Nu het volk de blijde boodschap van Jesaja opnieuw hoort verkondigen, vragen zij zich af of hij de Messias is. Johannes verwijst naar iemand die komen zal die krachtiger is dan hij en voor wie hij hoogachting heeft. De komende zal dopen in heilige Geest en met vuur en zal ook een oordeel vellen. Verwijst de profeet Johannes naar de komst van God zelf als koning en reddende held (3,6; Sef. 3,14vv)? Gaan de zegenbeden uit het Achttiengebed eindelijk in vervulling: ‘En keer in erbarmen terug naar Jeruzalem, uw stad, en woon in haar, zoals Gij gesproken hebt; bouw haar, binnenkort in onze dagen, tot een bouwwerk voor altijd, en bereid in haar snel de zetel van David. Gezegend, Gij, Getrouwe, Heer, die Jeruzalem bouwt.
De spruit van David, uw dienaar, doe die snel ontspruiten en zijn hoorn verheffe zich door uw bevrijding; want op uw bevrijding hopen wij heel de dag. Gezegend, Gij, Bevrijder, die de hoorn der bevrijding doet ontspruiten’ (14v). Voorwaar, een blijde boodschap (3,18)!
Bij de doop van Jezus blijkt dat de Getrouwe aan het licht komt in Jezus die zich laat dopen. Hij wordt toegerust met de heilige Geest en een jubelstem uit de hemel roept: ‘Jij bent mijn geliefde Zoon, in jou vind ik vreugde’ (3,21v). Een blijde boodschap om je over te verheugen en om God dankbaar voor te zijn (Fil. 4,4-7).

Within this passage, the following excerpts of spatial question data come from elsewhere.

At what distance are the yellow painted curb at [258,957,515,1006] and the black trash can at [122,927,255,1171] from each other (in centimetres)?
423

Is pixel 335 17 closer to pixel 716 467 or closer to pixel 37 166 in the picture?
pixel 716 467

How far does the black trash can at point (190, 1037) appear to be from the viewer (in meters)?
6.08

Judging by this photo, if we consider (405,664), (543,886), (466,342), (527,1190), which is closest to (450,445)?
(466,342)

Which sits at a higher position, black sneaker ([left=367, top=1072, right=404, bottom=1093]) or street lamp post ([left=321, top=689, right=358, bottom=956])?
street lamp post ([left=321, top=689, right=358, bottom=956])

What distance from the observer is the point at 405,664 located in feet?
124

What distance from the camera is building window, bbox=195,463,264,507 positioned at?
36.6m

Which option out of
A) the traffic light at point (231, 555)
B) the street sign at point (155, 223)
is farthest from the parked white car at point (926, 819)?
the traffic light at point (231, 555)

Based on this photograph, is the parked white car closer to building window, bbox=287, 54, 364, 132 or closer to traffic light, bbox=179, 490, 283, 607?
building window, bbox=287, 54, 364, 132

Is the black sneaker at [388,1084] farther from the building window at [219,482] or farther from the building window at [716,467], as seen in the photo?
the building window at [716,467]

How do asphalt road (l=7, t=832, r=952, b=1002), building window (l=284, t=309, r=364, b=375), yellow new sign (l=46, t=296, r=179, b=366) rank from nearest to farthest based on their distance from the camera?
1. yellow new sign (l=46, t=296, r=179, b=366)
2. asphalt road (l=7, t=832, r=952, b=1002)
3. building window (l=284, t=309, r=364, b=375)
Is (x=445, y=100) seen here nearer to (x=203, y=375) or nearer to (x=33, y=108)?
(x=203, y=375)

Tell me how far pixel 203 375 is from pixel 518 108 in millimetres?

De profeten Sefanja en Johannes roepen op tot omkeer omdat de Bevrijder binnen de muren van Jeruzalem is en opnieuw aan het licht komt in zijn geliefde zoon Jezus. Daarom worden wij op zondag Gaudete uitgenodigd om te juichen en te jubelen. Op Gods trouw valt staat te maken. Hij laat zijn volk – ons – niet in de steek. Wij zijn zijn liefdespartner, als een bruidegom brandt hij van liefde voor ons, danst hij vol vreugde.
Literatuur
H. Janssen ofm, ‘De bevrijder binnen de muren’, in: A. Bakker e.a. In vredesnaam!
Hilversum 1982, 231-236
H. van Leeuwen, Zefanja, Kampen z.j.
H. Oosterhuis e.a. Vijftig Psalmen, Utrecht 1967, 76
J. Smit, Het verhaal van Lucas, Zoetermeer 2009
H. Welzen, Lucas, ’s-Hertogenbosch 2011
T. Wright, Hoe God koning werd. De kern van het evangelie herontdekt, Franeker 2014
Preekvoorbeeld
De Eeuwige is in ons midden!
In deze Adventstijd zien wij verlangend uit naar God die op ons toekomt, naar Gods toekomst met ons. Op deze derde zondag in de Advent, zondag Gaudete, zijn wij over de helft heen. De liturgische kleur paars verschiet naar roze. ‘Laat de Heer uw vreugde blijven; ik zeg nogmaals: wees altijd verheugd!’ (Fil. 4,4). Met deze woorden bemoedigt de apostel Paulus de broeders en zusters te Filippi en dus vandaag ook ons, levend in een wereld waar christenen omwille van hun geloof vervolgd worden en veel bootvluchtelingen verdrinken voordat zij veilig in Europa aan land kunnen gaan. Bemoediging is broodnodig in onze wereld die snakt naar gerechtigheid en vrede.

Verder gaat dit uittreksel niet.